SEISMIC ATTENUATION BY SCATTERING - THEORY AND NUMERICAL RESULTS

Estimates of seismic wave attenuation are strongly affected by scattering. Scattering is an important effect caused by interaction of seismic wavefields with inhomogeneities of hydrocarbon reservoirs, Earth's crust and mantle. In order to study the contribution of scattering to apparent attenuation we consider plane-wave propagation in acoustic 2-D and 3-D inhomogeneous media. Different attenuation estimates result depending on what wavefield function is being averaged during corresponding processing. By wave-theoretical analysis and high-order finite difference modelling in two dimensions we show that scattering attenuation estimates derived from the mean of amplitude spectra and from the mean logarithm of amplitude spectra depend on travel distance.

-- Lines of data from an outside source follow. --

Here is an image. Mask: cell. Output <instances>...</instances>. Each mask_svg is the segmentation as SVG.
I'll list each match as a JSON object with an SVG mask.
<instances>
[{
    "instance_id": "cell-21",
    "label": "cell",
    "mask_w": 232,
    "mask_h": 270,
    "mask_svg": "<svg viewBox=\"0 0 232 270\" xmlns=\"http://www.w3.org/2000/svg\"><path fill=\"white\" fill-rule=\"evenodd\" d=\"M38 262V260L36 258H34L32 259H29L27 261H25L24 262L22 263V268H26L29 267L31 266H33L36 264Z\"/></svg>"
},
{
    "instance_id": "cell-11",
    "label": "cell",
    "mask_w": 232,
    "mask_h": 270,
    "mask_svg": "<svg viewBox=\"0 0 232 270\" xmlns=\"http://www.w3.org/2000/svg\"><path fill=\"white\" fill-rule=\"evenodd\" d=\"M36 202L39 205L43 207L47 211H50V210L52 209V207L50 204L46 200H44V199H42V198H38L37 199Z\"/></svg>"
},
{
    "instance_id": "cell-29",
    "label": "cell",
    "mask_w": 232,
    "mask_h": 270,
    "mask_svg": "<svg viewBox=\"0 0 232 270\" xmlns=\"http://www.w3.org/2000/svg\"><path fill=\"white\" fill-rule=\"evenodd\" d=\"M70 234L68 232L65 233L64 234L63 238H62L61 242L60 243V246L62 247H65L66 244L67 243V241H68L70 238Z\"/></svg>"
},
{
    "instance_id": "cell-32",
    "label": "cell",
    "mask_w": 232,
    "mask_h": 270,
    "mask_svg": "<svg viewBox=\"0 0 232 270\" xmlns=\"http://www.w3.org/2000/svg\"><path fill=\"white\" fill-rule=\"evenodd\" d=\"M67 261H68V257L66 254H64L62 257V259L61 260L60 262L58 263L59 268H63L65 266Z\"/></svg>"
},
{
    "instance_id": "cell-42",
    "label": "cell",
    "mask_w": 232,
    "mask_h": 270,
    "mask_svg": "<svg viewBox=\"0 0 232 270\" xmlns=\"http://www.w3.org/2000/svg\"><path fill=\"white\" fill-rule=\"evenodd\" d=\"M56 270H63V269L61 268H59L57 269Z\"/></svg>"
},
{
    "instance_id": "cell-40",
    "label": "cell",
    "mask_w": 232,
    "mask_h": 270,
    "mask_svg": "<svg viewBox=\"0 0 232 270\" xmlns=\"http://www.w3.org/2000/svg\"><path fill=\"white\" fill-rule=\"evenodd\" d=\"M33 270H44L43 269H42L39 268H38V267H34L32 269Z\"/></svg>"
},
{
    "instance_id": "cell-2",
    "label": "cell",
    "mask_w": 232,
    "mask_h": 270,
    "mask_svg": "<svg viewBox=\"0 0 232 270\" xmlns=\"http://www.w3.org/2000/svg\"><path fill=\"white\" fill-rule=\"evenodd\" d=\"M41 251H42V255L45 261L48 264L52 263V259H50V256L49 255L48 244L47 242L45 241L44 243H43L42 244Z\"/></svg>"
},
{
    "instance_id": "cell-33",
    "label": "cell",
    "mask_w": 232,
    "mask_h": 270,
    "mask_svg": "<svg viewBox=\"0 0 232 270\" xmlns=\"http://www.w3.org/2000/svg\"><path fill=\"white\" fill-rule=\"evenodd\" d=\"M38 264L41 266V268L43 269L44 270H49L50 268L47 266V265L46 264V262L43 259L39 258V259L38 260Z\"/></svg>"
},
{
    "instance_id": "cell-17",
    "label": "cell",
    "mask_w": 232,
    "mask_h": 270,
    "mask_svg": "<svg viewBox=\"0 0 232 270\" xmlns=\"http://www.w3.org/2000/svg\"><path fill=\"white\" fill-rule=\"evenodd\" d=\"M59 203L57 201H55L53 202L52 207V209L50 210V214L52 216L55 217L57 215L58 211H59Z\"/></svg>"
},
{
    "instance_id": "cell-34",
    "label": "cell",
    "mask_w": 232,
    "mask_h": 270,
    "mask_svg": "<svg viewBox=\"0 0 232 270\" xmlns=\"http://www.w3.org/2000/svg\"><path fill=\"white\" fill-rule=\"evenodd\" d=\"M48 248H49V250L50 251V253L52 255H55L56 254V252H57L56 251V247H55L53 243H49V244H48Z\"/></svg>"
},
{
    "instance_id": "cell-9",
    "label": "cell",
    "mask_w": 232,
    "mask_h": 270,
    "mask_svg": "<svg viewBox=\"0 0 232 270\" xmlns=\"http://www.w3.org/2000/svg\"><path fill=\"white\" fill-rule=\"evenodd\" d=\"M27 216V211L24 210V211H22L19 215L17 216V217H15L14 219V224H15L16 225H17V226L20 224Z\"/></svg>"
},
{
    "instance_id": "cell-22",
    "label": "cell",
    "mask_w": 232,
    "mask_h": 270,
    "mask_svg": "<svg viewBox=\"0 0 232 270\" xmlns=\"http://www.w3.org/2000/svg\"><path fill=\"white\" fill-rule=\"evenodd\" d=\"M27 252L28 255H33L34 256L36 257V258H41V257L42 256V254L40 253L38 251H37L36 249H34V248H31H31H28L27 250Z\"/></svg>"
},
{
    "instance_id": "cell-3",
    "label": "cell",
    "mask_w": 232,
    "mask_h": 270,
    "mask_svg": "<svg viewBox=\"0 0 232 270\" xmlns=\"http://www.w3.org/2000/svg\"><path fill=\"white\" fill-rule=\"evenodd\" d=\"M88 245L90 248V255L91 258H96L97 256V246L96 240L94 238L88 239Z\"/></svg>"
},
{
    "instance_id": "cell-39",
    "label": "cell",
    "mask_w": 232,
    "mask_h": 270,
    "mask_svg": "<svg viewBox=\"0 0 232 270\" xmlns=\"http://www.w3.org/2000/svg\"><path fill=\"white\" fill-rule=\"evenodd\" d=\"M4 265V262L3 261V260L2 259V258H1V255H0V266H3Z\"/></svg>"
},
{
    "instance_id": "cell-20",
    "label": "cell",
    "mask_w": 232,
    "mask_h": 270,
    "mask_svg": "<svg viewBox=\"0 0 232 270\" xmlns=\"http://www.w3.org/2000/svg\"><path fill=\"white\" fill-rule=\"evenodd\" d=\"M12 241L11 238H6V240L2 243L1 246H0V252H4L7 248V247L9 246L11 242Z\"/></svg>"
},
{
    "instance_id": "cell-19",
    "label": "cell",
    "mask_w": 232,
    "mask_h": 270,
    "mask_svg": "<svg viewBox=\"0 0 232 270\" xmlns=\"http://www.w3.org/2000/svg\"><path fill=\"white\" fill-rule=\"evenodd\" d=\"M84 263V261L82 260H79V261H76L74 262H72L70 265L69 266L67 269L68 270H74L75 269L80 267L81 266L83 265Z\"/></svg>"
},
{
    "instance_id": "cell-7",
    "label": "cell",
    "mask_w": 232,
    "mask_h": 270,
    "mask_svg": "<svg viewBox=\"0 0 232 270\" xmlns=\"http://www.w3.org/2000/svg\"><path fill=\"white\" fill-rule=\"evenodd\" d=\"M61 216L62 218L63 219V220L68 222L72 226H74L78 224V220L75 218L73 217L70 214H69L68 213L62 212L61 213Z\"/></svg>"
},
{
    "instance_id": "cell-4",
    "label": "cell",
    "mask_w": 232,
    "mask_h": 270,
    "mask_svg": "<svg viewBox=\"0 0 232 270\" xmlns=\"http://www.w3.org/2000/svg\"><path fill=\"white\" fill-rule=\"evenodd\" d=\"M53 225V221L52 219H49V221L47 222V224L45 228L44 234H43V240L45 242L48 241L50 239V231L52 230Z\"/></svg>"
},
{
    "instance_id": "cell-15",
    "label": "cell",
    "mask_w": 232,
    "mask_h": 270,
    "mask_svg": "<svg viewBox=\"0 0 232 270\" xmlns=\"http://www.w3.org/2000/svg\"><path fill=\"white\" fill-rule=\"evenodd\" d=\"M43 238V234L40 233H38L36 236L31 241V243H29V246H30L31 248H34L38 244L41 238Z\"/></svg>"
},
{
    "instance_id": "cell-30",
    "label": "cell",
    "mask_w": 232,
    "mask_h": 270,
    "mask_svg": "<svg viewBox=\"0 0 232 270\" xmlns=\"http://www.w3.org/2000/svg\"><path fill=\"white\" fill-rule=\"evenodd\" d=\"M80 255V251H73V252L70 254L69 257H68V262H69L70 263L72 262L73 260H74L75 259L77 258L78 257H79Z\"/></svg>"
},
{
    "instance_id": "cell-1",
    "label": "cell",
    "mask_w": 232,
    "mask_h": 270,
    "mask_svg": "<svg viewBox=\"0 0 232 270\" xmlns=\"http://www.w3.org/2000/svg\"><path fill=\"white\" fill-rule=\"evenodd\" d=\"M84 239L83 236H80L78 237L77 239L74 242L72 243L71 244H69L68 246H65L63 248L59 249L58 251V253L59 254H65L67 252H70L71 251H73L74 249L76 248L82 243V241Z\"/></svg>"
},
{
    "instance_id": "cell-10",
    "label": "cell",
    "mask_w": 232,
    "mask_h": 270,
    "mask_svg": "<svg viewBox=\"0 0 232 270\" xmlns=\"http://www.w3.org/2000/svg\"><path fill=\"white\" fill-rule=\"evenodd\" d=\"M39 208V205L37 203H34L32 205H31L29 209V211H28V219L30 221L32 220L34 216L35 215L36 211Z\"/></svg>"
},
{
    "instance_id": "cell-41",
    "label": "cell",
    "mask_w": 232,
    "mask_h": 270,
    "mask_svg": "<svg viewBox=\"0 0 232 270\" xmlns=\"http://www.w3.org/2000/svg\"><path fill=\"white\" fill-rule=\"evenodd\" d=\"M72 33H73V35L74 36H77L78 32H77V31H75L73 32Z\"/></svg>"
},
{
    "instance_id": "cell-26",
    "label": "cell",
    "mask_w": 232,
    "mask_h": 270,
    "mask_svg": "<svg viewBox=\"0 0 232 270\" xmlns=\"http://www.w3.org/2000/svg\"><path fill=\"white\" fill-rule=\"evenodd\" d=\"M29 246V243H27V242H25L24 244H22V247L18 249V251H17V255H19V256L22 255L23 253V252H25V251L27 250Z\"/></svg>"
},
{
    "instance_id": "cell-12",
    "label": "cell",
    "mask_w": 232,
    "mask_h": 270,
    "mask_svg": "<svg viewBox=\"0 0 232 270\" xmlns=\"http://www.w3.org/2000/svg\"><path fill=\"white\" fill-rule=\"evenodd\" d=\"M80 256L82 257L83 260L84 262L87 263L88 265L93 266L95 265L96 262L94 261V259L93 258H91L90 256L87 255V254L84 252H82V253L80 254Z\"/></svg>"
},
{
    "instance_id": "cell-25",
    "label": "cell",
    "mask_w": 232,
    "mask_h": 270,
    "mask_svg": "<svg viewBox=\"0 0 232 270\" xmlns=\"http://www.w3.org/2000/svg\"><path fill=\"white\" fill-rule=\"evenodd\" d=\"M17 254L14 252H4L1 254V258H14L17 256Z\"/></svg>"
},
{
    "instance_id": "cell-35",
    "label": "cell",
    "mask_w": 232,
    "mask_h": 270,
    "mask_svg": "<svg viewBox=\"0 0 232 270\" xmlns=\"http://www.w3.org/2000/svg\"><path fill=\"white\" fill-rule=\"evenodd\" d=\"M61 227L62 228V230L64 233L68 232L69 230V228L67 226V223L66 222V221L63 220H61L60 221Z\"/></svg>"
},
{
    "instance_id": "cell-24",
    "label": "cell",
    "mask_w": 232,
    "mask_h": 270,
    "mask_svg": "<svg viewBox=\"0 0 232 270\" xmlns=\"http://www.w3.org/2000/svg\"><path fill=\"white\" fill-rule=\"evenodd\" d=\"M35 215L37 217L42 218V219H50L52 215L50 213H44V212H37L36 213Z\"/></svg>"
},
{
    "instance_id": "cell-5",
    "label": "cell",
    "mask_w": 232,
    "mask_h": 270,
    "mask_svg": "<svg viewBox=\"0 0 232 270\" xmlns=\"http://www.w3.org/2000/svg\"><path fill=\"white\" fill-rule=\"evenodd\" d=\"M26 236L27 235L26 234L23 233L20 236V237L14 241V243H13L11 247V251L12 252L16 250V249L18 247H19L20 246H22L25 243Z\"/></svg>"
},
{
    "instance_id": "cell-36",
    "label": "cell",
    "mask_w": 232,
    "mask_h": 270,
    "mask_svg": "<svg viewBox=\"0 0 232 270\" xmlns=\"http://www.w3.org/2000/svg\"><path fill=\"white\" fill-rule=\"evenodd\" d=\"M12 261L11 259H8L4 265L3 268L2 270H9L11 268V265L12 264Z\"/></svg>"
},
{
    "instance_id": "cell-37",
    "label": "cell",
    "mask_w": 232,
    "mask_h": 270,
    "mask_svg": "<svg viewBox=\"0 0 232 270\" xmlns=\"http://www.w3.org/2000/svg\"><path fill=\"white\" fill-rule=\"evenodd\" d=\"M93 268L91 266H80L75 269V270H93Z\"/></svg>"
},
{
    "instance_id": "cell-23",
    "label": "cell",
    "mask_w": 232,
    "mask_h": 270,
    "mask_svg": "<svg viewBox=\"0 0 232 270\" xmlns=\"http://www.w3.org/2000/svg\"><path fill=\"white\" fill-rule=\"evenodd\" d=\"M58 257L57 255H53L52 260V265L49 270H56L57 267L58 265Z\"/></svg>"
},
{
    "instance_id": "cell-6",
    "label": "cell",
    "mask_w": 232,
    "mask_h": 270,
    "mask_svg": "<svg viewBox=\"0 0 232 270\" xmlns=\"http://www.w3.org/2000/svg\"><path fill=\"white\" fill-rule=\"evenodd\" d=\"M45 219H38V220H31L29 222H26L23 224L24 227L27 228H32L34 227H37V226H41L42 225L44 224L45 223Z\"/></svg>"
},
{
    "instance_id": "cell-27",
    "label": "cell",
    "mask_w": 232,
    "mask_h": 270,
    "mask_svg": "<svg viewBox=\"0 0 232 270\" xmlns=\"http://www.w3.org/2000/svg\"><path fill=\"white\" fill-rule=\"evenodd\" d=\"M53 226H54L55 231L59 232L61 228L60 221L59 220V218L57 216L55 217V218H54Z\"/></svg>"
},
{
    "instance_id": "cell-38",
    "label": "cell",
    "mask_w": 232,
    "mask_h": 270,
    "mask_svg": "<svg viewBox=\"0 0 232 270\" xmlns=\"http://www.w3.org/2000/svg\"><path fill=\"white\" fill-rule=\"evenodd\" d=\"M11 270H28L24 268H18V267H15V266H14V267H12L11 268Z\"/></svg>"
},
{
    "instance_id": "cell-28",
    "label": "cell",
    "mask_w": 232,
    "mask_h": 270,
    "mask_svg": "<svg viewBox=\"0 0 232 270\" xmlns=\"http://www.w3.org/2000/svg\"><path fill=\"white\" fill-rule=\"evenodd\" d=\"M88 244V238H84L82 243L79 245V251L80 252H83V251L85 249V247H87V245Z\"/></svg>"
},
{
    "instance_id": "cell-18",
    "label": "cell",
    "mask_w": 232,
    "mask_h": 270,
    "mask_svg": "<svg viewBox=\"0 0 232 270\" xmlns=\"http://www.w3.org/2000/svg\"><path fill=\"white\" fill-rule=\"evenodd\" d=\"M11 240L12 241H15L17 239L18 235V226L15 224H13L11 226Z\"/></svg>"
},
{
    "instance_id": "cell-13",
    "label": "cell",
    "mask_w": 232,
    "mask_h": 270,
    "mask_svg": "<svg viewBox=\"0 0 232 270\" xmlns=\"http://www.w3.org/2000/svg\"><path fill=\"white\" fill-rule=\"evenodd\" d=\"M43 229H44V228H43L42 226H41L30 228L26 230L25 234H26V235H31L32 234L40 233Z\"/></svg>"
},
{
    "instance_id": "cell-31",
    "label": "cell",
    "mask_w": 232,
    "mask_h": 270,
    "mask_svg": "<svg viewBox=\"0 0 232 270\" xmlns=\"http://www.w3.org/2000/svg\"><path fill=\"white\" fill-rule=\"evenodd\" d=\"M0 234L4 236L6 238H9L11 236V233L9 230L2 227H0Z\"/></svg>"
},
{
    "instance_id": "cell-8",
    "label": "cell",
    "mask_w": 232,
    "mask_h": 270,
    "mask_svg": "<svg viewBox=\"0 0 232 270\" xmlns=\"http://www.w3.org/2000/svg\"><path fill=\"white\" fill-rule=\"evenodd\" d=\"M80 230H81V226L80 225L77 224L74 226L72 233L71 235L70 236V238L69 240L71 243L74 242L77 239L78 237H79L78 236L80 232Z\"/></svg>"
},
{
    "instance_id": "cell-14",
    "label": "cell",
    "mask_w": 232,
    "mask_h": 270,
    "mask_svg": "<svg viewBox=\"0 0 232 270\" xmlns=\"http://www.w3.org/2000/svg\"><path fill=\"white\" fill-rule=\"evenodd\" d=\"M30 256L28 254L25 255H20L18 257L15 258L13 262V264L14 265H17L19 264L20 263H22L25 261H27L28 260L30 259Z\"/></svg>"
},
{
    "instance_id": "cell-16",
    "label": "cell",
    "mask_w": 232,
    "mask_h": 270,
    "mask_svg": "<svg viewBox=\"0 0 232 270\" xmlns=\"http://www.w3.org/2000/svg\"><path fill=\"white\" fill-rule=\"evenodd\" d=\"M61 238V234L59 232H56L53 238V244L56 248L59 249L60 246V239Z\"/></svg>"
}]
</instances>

For not too long travel distances, where the coherent part of the wavefield dominates, we give an analytical description of these estimates. In 2-D and 3-D the relations are established between the autocorrelation functions of velocity fluctuations of a random medium and the autocorrelation functions of amplitude and phase fluctuations on a receiver line perpendicular to the general propagation direction of an originally plane wave. For long distances, where the wavefield fluctuates strongly, we show that both mean logarithm of amplitude and logarithm of mean amplitude tend to constants. They differ approximately by a factor two in both scattering regimes. The scattering attenuation coefficient of the meanfield is not dependent on travel distance. We compared our theoretical results with numerical calculations and found excellent agreements. The concept presented clarifies the nature of seismic Q estimations in the presence of scattering and can help to yield statistical earth models from seismic data.